ETF
models are mostly used for asset allocation, it is an efficient approach to
accumulate the long term prosperity from a highly diversified portfolio. Consequently,
it allows to seek risk and return the objectives without paying a huge amount
of fees. To employ this diversification strategy, it is more important to
decide how to position your portfolio available in the given option. The ETF portfolio models are used for
building an asset allocation, here the portfolio is fairly simple, but making
the portfolio with a right mixture of assets is less straightforward. The
portfolio models can be partitioned by its value and growth, or by sector, it
is benefiting for creating more portfolio models.
By
partitioning the attributes such as size (growth) and style (value) are the
basic things required for creating the ETF portfolio models. The fixed income models can also be partitioned by its
bond grade, duration and other metrics can be used to describe bond returns. A
good motivation for subdividing the investments into more granular portfolio
models is to hold a different amount of holdings in each of the models rather
than the models they hold. If you believe that your ETF growth equities will
outperform the value equates to decrease the exposure value. Within the
portfolio model the t allocation models would need to equities by growth and
value, and buy more growth to accomplish this.

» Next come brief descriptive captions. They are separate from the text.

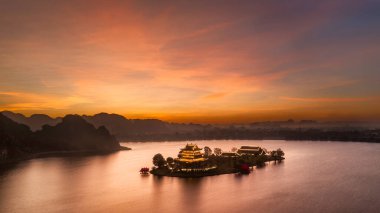 Ninh Binh 'deki Nui Lo Gölü' ndeki Altın Pagoda.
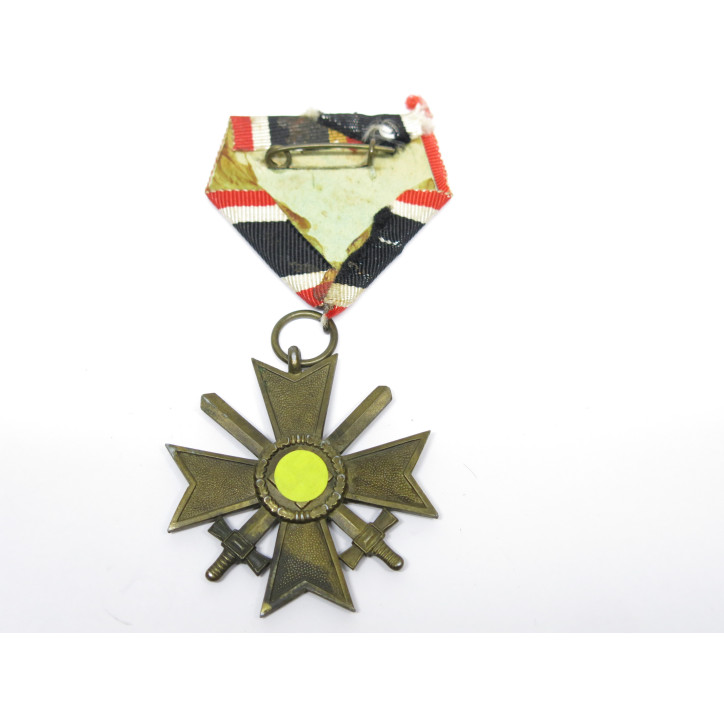 Croix du merite 1939 avec glaives  originale ref 330  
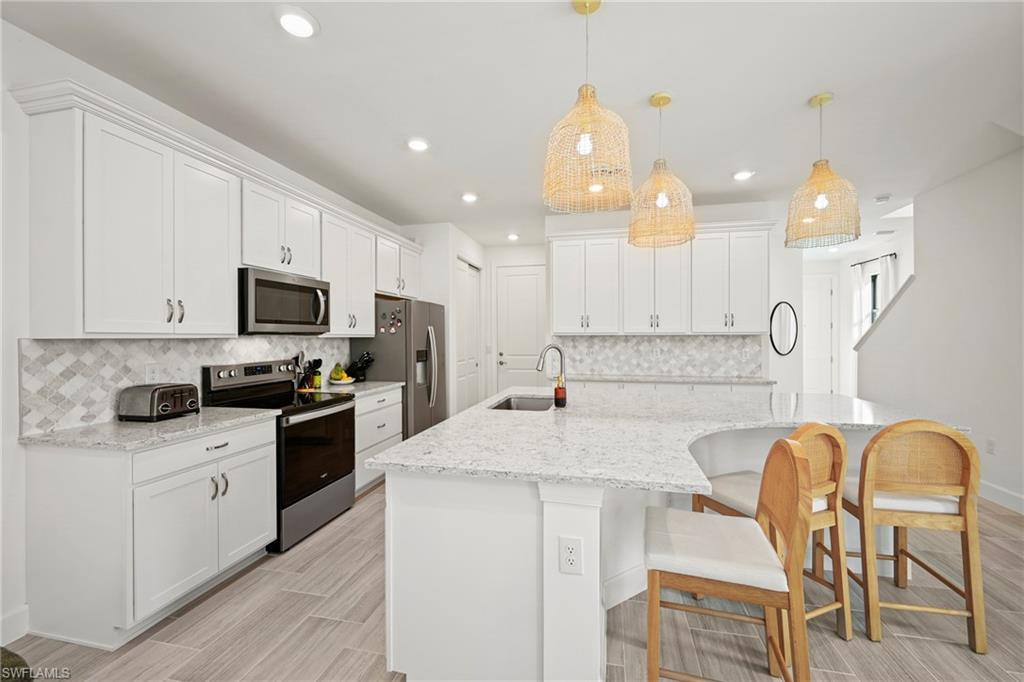 SONOMA OAKS - Residential Lease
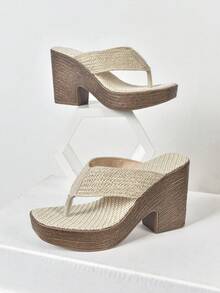 女士绳编装饰波西米亚风格仿绳鞋底人字拖坡跟厚底凉鞋。时尚春夏粗跟高跟凉鞋。适合日常穿着、派对、度假、聚会、宴会、婚礼、时装秀。可搭配吊带背心、T 恤、衬衫、比基尼、裙子、连衣裙、短裤。 - 杏色 - 查看 5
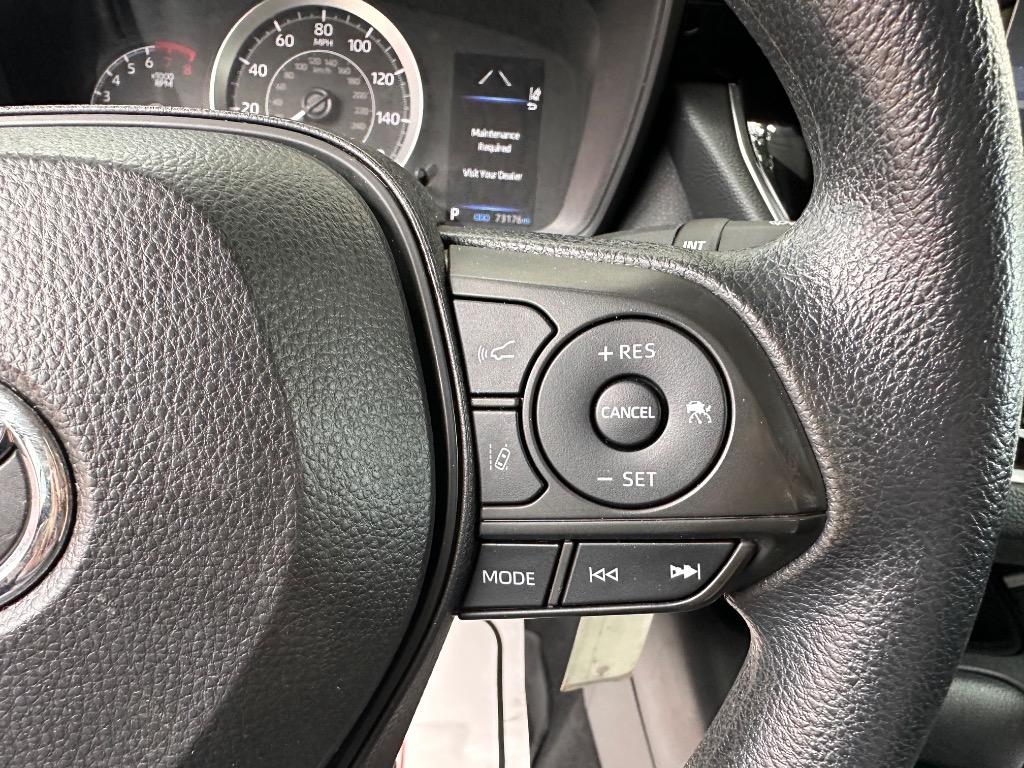 2022 Toyota Corolla LE - Photo 16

For the retail investors, managing more portfolio
models than necessary can be costly when transaction costs and taxes are
tallied. In ETF portfolio models when
more asset classes are used for more transactions, then the driving up the
associated costs. A balance need to strike between the management costs and
efficiencies gained from partitioning. The portfolio with more asset classes
provides greater opportunity to control the risk and take the advantage of
uncorrelated positions. But there are diminishing returns as more partitions
are made, and the cost of management increases.